[Exercise objective]: Please rewrite the Lisa Marie Presley post from "18 thoughts on" to "not so loopy…..", changing "fig tree" to "olive tree".

[Given text]:

LISA MARIE PRESLEY AND HUSBAND MICHAEL LOCKWOOD IN HIS AND HERS LEOPARD

elvis_CUTWENN05_wenn1792461.jpgPhoto: WENN
Talk about fashion disasters. What would Elvis think? What would L Ron Hubbard think? We’ve long noticed that Scientologists are style challenged. Scientologists stick together and only consult their own kind, and it’s a safe bet there a NOT a lot of stylists or designers among them. So they have to fend for themselves when it comes to fashion, and this is the result.

18 Comments

18 thoughts on “LISA MARIE PRESLEY AND HUSBAND MICHAEL LOCKWOOD IN HIS AND HERS LEOPARD

  1. I guess her poor schmuck husband had to become a Scientologist.
    Poor Lisa Marie. Trying to stay young and keep her younger hubby husband happy by having his baby. Her other 2 kids are almost adults and she is pregnant again. It ain’t so easy at 40. She probably had to have IV but then that seems to be the big rage in H-weird right now.

  2. Janet, I’m sick of you using this blog to make fun of people’s religion. After all, mainstream religion believes in a guy that walked on water, glanced at bushes and set them on fire, turned loaves of bread into fish, cursing a fig tree and making it wither,turning water into wine and myriad other magic tricks. Kind of makes Scientology look not so loopy…..

  3. Bran you idiot.

[Supplied information]:
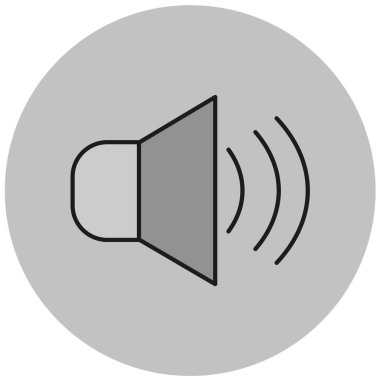 ses simgesi vektör illüstrasyonu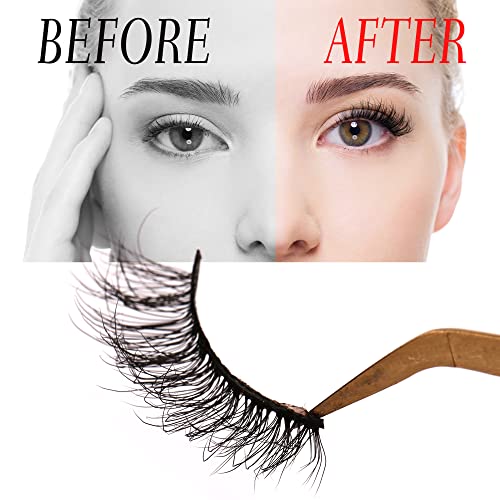 False Eyelashes Half Lashes Natural Wispy Cat Eye lashes Fluffy Volume Strip 1/2 lashes Accent Corner 3/4 Eye Lashes Cluster DIY Fake Eyelashes P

[Finished exercise]:
18 thoughts on “LISA MARIE PRESLEY AND HUSBAND MICHAEL LOCKWOOD IN HIS AND HERS LEOPARD

  1. I guess her poor schmuck husband had to become a Scientologist.
    Poor Lisa Marie. Trying to stay young and keep her younger hubby husband happy by having his baby. Her other 2 kids are almost adults and she is pregnant again. It ain’t so easy at 40. She probably had to have IV but then that seems to be the big rage in H-weird right now.

  2. Janet, I’m sick of you using this blog to make fun of people’s religion. After all, mainstream religion believes in a guy that walked on water, glanced at bushes and set them on fire, turned loaves of bread into fish, cursing a olive tree and making it wither,turning water into wine and myriad other magic tricks. Kind of makes Scientology look not so loopy…..